(Data excerpts)

▬▬▬

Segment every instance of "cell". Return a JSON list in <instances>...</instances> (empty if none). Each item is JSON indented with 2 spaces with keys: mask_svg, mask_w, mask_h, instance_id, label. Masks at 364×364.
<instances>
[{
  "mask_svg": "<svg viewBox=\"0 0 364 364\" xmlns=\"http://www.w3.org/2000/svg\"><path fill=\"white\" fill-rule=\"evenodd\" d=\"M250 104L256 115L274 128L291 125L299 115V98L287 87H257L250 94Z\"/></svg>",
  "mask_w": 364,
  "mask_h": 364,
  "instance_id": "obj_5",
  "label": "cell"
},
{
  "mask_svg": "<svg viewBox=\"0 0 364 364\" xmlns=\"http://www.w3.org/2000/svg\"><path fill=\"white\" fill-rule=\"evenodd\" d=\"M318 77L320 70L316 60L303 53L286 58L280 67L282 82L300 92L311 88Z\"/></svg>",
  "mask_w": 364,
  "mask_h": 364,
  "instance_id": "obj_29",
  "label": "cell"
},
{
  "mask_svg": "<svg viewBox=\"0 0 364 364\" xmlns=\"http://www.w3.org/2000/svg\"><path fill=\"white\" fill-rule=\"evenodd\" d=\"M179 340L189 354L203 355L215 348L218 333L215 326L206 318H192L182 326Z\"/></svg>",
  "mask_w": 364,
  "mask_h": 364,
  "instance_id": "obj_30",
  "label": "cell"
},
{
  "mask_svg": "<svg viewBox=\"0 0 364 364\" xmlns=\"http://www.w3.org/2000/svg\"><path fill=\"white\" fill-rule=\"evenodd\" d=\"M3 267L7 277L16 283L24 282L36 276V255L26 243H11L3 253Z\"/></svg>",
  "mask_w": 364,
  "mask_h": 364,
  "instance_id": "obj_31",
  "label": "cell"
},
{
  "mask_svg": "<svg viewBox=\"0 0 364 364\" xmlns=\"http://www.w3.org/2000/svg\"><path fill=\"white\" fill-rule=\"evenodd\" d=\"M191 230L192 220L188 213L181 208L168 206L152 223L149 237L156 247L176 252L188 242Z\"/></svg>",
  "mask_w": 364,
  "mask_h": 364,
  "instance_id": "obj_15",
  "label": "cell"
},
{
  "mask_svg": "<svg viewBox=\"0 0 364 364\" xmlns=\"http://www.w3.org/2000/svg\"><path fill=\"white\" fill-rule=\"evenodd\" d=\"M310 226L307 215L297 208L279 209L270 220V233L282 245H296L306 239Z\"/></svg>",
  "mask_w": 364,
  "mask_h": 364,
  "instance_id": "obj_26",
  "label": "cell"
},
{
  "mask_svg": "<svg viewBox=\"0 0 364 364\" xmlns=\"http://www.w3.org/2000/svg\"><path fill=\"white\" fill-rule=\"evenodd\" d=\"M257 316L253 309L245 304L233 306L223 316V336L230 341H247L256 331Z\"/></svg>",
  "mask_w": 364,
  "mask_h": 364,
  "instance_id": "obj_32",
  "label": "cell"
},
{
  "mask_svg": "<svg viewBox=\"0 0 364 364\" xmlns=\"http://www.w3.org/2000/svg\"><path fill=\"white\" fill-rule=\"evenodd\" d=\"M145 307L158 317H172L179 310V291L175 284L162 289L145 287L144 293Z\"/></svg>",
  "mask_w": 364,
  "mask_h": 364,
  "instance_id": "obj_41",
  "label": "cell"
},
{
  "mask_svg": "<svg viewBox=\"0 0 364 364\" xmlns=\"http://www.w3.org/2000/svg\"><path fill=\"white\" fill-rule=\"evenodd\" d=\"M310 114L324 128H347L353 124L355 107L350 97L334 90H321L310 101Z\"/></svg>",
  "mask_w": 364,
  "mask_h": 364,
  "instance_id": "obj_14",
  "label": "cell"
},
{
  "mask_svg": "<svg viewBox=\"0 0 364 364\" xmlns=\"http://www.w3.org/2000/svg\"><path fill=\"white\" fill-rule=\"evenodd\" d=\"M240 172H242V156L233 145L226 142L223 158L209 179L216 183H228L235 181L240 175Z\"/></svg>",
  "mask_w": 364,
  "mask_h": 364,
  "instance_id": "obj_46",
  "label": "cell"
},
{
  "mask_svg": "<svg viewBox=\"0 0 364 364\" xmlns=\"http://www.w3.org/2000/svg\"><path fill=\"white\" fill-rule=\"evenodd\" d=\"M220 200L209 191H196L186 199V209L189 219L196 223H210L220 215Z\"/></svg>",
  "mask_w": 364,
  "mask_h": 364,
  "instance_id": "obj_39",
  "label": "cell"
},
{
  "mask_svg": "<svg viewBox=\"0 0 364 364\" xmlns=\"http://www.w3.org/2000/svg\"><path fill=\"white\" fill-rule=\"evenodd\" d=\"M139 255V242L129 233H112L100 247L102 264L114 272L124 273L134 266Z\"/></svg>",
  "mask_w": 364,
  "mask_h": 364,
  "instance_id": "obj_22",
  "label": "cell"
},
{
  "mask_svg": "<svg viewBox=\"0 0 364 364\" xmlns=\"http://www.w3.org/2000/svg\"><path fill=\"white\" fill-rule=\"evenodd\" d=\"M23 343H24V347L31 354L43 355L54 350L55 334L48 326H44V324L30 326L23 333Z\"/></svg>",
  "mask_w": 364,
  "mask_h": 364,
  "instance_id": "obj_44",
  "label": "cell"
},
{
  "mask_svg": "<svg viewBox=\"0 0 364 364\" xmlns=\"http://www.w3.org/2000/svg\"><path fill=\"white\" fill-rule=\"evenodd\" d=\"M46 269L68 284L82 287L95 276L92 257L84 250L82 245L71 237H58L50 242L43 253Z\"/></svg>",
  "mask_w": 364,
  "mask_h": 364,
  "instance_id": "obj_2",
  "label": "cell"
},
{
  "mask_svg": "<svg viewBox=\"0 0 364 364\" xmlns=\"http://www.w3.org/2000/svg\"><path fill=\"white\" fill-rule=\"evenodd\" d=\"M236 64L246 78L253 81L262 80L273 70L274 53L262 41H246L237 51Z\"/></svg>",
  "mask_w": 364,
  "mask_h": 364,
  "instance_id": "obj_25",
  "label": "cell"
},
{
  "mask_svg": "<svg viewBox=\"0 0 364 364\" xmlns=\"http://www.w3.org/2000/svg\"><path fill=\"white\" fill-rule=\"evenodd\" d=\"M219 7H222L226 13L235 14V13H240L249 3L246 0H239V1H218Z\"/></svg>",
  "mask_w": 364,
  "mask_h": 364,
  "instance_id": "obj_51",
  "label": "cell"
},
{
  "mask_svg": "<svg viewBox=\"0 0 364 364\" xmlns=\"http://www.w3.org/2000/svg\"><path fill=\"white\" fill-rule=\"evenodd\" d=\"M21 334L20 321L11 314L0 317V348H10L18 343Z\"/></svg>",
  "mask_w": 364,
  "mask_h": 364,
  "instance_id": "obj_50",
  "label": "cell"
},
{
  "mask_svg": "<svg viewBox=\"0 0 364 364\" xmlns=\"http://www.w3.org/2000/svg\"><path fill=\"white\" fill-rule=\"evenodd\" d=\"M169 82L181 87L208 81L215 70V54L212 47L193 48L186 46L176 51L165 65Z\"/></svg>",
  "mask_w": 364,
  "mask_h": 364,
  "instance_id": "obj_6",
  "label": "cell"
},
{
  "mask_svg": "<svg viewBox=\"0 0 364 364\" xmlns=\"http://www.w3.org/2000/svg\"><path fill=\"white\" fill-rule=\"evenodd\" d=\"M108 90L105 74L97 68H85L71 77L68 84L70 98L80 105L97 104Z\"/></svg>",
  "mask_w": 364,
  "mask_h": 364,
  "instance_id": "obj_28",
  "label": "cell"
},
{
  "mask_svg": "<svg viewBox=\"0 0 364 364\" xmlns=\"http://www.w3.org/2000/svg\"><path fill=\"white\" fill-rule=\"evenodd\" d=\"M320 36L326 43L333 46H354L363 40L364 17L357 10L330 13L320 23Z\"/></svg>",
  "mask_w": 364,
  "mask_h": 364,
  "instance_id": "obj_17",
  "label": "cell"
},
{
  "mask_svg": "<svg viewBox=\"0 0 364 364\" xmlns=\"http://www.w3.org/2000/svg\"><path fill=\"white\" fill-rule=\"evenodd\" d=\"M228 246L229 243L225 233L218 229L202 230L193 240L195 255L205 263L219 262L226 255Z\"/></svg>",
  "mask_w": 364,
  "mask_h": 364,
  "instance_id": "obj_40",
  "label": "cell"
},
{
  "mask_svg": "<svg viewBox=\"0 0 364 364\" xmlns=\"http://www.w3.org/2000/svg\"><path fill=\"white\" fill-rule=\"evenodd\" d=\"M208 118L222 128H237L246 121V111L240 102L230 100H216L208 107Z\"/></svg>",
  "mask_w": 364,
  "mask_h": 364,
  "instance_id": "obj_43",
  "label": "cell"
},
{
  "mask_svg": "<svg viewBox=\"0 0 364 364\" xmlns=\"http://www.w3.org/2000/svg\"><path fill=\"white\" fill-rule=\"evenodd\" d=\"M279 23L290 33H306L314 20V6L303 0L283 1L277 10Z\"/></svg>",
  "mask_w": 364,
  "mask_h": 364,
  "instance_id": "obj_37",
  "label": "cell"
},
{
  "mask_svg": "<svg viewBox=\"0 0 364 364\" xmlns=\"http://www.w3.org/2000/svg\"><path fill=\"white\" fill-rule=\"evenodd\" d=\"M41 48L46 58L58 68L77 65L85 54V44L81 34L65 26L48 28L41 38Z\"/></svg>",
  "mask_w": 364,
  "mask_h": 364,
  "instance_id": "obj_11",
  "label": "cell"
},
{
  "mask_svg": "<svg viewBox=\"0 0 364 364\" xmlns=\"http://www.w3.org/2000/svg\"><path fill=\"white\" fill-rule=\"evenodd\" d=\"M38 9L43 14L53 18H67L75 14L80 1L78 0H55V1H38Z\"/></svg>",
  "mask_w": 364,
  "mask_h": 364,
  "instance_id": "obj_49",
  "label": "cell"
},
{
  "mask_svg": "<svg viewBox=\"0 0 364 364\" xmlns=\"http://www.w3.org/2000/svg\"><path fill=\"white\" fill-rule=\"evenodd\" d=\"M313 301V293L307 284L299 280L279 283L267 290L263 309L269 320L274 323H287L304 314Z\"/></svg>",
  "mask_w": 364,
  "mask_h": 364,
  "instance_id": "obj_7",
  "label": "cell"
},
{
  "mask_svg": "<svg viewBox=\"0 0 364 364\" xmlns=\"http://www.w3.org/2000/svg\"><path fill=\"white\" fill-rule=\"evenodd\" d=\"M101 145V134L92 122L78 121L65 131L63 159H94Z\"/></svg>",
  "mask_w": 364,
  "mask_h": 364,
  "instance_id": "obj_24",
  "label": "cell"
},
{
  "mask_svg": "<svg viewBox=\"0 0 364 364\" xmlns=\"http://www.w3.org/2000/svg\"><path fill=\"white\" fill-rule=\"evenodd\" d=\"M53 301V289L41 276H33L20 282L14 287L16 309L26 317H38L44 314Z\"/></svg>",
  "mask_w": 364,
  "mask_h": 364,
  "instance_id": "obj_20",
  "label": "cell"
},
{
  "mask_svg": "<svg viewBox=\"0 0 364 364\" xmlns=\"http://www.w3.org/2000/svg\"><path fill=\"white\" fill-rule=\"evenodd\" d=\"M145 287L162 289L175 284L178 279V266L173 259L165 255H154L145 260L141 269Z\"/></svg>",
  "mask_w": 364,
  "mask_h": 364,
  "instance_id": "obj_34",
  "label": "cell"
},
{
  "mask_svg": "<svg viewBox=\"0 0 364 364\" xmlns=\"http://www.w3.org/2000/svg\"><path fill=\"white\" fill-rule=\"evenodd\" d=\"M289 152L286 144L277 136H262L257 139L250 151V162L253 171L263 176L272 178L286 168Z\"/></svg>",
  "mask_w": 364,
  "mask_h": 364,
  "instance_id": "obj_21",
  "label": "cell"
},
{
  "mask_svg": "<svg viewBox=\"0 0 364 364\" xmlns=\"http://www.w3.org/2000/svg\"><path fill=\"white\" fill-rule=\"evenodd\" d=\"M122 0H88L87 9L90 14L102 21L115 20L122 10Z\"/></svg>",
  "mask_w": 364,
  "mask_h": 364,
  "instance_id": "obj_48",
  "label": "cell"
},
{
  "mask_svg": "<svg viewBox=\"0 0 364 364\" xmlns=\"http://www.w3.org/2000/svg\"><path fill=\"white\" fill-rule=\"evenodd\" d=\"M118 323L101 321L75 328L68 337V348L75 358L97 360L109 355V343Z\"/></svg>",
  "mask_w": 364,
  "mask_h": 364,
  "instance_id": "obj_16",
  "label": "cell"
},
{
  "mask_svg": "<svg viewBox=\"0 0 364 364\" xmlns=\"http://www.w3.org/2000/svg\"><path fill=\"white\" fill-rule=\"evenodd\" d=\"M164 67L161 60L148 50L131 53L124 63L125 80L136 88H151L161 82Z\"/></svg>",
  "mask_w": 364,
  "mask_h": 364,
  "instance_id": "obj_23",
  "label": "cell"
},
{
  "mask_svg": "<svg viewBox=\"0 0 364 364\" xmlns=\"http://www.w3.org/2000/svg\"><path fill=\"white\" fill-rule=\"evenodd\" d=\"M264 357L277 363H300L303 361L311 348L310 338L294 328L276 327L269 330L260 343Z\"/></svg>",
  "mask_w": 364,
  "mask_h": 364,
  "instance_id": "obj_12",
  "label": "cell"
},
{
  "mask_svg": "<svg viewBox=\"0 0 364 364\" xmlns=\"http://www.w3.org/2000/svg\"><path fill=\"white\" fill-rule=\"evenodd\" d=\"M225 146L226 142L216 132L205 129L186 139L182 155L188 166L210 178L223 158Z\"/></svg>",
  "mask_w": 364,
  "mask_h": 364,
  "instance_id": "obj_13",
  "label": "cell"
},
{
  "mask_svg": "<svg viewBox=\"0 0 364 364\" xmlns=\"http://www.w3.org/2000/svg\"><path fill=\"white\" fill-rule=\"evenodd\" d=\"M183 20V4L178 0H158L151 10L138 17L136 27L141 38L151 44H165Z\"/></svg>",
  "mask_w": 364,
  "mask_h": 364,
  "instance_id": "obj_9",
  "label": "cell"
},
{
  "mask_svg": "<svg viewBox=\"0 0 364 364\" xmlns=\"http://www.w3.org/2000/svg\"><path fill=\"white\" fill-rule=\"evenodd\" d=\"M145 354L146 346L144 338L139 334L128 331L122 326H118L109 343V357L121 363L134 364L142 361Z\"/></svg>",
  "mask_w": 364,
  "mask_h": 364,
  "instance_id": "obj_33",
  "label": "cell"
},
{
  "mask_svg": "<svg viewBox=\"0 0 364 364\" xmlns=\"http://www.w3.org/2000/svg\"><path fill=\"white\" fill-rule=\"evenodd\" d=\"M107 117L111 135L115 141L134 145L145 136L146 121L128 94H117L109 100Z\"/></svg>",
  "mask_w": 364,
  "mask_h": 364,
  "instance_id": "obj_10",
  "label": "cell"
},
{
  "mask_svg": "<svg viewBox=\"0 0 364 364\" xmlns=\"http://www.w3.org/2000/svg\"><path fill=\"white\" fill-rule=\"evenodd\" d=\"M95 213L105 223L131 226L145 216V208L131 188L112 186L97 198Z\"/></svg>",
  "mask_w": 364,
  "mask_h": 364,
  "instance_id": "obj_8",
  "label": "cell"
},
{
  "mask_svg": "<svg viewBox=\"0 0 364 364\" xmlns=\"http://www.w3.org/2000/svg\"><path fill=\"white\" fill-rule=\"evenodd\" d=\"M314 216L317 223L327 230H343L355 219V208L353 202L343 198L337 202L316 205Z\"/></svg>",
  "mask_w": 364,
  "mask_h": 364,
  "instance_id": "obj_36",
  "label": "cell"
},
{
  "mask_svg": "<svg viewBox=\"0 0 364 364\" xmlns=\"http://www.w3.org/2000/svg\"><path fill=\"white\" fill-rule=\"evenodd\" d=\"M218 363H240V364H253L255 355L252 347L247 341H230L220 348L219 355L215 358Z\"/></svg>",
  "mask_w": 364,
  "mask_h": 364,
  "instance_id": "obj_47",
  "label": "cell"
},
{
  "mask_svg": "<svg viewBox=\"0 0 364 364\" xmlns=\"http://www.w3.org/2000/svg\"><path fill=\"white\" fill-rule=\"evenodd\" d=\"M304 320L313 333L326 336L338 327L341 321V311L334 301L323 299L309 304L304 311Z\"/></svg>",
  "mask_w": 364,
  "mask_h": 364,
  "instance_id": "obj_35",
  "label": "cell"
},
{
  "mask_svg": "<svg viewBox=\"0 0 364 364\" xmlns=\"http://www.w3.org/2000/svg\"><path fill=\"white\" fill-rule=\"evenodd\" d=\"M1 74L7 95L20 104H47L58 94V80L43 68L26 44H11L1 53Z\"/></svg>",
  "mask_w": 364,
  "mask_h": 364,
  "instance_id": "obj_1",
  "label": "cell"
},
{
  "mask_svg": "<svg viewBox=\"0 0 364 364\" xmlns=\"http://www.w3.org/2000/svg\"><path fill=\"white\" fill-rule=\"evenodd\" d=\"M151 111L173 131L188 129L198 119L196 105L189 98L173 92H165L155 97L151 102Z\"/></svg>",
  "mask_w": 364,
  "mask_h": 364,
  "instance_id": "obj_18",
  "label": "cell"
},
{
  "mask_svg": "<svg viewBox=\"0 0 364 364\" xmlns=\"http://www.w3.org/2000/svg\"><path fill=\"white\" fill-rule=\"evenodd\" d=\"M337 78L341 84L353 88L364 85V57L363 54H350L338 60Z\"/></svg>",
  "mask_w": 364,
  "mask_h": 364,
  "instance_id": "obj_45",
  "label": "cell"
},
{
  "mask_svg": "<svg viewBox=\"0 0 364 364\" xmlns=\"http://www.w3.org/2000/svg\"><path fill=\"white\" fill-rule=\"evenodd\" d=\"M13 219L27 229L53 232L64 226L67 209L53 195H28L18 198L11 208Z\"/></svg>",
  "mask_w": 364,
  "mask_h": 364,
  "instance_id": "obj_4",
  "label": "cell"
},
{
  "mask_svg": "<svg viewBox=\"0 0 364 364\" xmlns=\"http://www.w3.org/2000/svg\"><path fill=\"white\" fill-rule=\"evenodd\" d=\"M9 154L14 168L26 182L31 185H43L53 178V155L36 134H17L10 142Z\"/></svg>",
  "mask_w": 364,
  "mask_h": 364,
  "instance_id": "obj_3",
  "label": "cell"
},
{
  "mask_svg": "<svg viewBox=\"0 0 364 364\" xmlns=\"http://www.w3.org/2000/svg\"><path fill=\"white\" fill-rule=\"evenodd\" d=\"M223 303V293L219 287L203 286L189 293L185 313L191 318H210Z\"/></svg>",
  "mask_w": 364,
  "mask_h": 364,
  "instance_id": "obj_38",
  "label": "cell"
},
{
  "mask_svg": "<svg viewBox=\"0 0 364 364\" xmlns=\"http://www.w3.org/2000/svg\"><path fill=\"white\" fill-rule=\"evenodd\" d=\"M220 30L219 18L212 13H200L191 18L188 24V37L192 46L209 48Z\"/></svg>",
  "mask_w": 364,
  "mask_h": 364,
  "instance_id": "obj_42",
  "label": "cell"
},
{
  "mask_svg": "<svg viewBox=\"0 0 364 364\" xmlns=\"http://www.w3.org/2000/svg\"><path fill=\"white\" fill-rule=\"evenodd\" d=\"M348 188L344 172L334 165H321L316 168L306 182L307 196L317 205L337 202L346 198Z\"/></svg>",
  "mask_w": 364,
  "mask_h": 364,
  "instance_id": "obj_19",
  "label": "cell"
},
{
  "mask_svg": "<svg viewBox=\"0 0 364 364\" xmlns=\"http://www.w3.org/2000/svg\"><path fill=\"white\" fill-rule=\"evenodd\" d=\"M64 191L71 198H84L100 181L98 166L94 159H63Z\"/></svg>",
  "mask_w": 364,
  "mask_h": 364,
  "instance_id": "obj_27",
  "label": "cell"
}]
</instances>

▬▬▬

● **Direction**:
Report each line in the listing above that contains the string "instances".

● **Reply to the task**:
Segment every instance of "cell". Return a JSON list in <instances>...</instances> (empty if none). Each item is JSON indented with 2 spaces with keys: mask_svg, mask_w, mask_h, instance_id, label. Masks at 364×364.
<instances>
</instances>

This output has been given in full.